April 2001 Bulletin

IRS simplifies IRA planning

New rule changes how retirees decide minimum distributions

By Joel M. Blau

Unbelievable as it may seem, the Internal Revenue Service has actually stepped up to the plate and simplified one of the most complex areas of retirement planning.

Usually when the IRS utters words like "reform" or "simplify," you end up sporting just the opposite opinion once you witness the impact on your own tax return. But a new rule, effective this year, actually accomplishes what it is intended to, and it impacts almost all physicians and their families’ financial future.

For most physicians, qualified retirement plans and IRAs make up a large percentage of their net worth. Many retirees rely on these accounts to supply the necessary funds for their retirement standard of living as they tap into assets penalty-free after age 59 1/2. Others prefer to rely on other types of investment or earned income to meet their retirement needs so their retirement accounts continue to grow on a tax deferred basis. Unfortunately, the IRS requires that retirees receive distributions from their accounts beginning at age 70 1/2. That part has not changed.
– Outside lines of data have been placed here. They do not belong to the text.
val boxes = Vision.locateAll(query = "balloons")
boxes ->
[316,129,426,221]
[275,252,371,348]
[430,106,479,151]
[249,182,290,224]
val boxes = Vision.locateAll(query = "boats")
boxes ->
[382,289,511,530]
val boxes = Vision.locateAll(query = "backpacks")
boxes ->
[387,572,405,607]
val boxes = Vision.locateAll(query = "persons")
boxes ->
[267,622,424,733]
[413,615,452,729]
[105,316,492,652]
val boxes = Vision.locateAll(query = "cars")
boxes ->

What has changed, however, is the often complicated and cloudy process by which retirees decide how their required minimum distribution will be calculated. If you are already taking distributions, or have strategized ahead of time, you are familiar with terms such as "recalculations," "term certain" and other hybrid options and beneficiary naming choices. These terms were used to match individual income needs with applicable income and estate tax laws to minimize taxation. The new regulations essentially make these complicated choices history.

Required minimum distributions will now actually be lower, as the new tables automatically assume a joint life expectancy with the spouse being 10 years younger than the participant, even if they aren’t. If the age spread is greater than 10 years, you benefit from another table that would lower the mandatory distributions based on the actual joint life expectancy. It’s really as simple as looking at your December 31 balance and dividing it by the figure from the new life expectancy tables.

In addition, the IRS is providing greater post death planning opportunities for executors by allowing the naming of a beneficiary and contingent beneficiary up to the end of the year following the year of death. This is in contrast to the old rules that made a beneficiary designation irrevocable at the time of death. Non-spouse beneficiaries, who previously needed to receive a payout over five years, can now receive distributions over their lifetime.

So why would the IRS take such a monumental step to lower required minimum distributions thus decreasing the amount of taxes owed? Many feel that with all of the complex choices available, the IRS was simply unable to audit the activity. Now the IRS will require the plan’s custodian, such as a brokerage firm or bank, to report the minimum distribution, which the IRS can then check against the taxpayer return.

While final regulations are not expected to be implemented until Jan. 1, 2002, the IRS is allowing taxpayers to use either the old or the new proposed regulations in figuring required minimum distributions for the year 2001. If you have locked yourself into an unfavorable payout strategy, take advantage of the new rules.

Joel M. Blau, CFP, is president of MEDIQUS Asset Advisors, Inc.